I bought my first digital SLR camera in 2005. It was a Canon Rebel XT a.k.a the 350D, with a modest 8 megapixel sensor. Modest by today’s standards – at the time it seemed like a wondrous thing. That hooked me into digital photography, and it wasn’t long before I added a slightly better camera with similar specifications, the Canon 30D, to my collection. This photograph of a boreal lake in Ontario was taken with the 30D in the summer of 2007.
It’s one of no less than 181 almost identical photographs that I took of the scene. 181! Why did I take 181 photographs of a pretty but entirely average landscape view?

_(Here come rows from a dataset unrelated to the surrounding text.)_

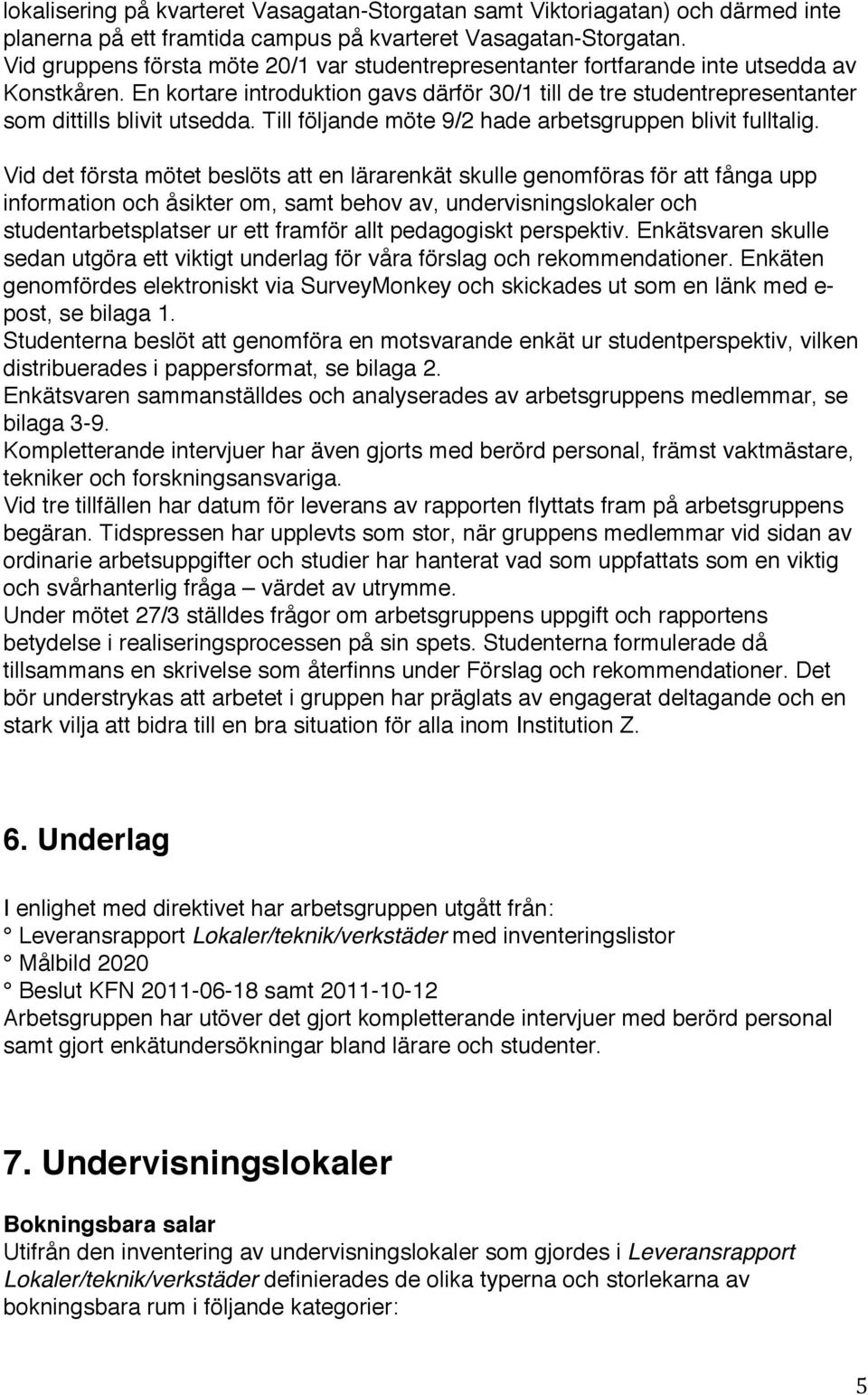 lokalisering på kvarteret Vasagatan-Storgatan samt Viktoriagatan) och därmed inte planerna på ett framtida campus på kvarteret Vasagatan-Storgatan.
Vid gruppens första möte 20/1 var studentrepresentanter fortfarande inte utsedda av Konstkåren. En kortare introduktion gavs därför 30/1 till de tre studentrepresentanter som dittills blivit utsedda. Till följande möte 9/2 hade arbetsgruppen blivit fulltalig.

Vid det första mötet beslöts att en lärarenkät skulle genomföras för att fånga upp information och åsikter om, samt behov av, undervisningslokaler och studentarbetsplatser ur ett framför allt pedagogiskt perspektiv. Enkätsvaren skulle sedan utgöra ett viktigt underlag för våra förslag och rekommendationer. Enkäten genomfördes elektroniskt via SurveyMonkey och skickades ut som en länk med e-post, se bilaga 1.
Studenterna beslöt att genomföra en motsvarande enkät ur studentperspektiv, vilken distribuerades i pappersformat, se bilaga 2.
Enkätsvaren sammanställdes och analyserades av arbetsgruppens medlemmar, se bilaga 3-9.
Kompletterande intervjuer har även gjorts med berörd personal, främst vaktmästare, tekniker och forskningsansvariga.
Vid tre tillfällen har datum för leverans av rapporten flyttats fram på arbetsgruppens begäran. Tidspressen har upplevts som stor, när gruppens medlemmar vid sidan av ordinarie arbetsuppgifter och studier har hanterat vad som uppfattats som en viktig och svårhanterlig fråga – värdet av utrymme.
Under mötet 27/3 ställdes frågor om arbetsgruppens uppgift och rapportens betydelse i realiseringsprocessen på sin spets. Studenterna formulerade då tillsammans en skrivelse som återfinns under Förslag och rekommendationer. Det bör understrykas att arbetet i gruppen har präglats av engagerat deltagande och en stark vilja att bidra till en bra situation för alla inom Institution Z.

6. Underlag

I enlighet med direktivet har arbetsgruppen utgått från:
° Leveransrapport Lokaler/teknik/verkstäder med inventeringslistor
° Målbild 2020
° Beslut KFN 2011-06-18 samt 2011-10-12
Arbetsgruppen har utöver det gjort kompletterande intervjuer med berörd personal samt gjort enkätundersökningar bland lärare och studenter.

7. Undervisningslokaler

Bokningsbara salar
Utifrån den inventering av undervisningslokaler som gjordes i Leveransrapport Lokaler/teknik/verkstäder definierades de olika typerna och storlekarna av bokningsbara rum i följande kategorier:

5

Partly it was because I could. That was a trap – still is, in many ways – of digital photography. No longer limited by film and its parsimonious allocation of frames, you can go hog wild with a digital camera. I did – and not just here. It wasn’t until I returned to film photography in 2014 that I seriously began to reconsider my photographic overload and to comprehend that tens or hundreds of photographs of the same scene added nothing to the artistry of the shot. In contrast, it often obscured it. You become pinned to a particular view and rather than wait for the best light or consider changing your position, you just click away, telling yourself that one of these shots will be a masterpiece. Even though they are all pretty much the same and when you come to view the collection on your computer, they take on a dreary homogeneity that dilutes even the best images.
In photography, less is more. If instead of the 30D, I had a large format field camera, I would have spent a lot more time seeking out the best viewing point for a strong composition and I would have waited for good light and if I didn’t get it, I wouldn’t take the photograph. In other words, a lot more considered thought would have gone into the image and the ‘spray and pray’ mentality that is so strongly encouraged by digital cameras would have been absent.
I don’t have a large format camera. But I do have 35mm and medium format film cameras and I use them frequently now. I take far, far fewer photographs. But more of them are worthwhile. The discipline gained using those film cameras has transferred to my digital photography as well. I am very much happier with the results.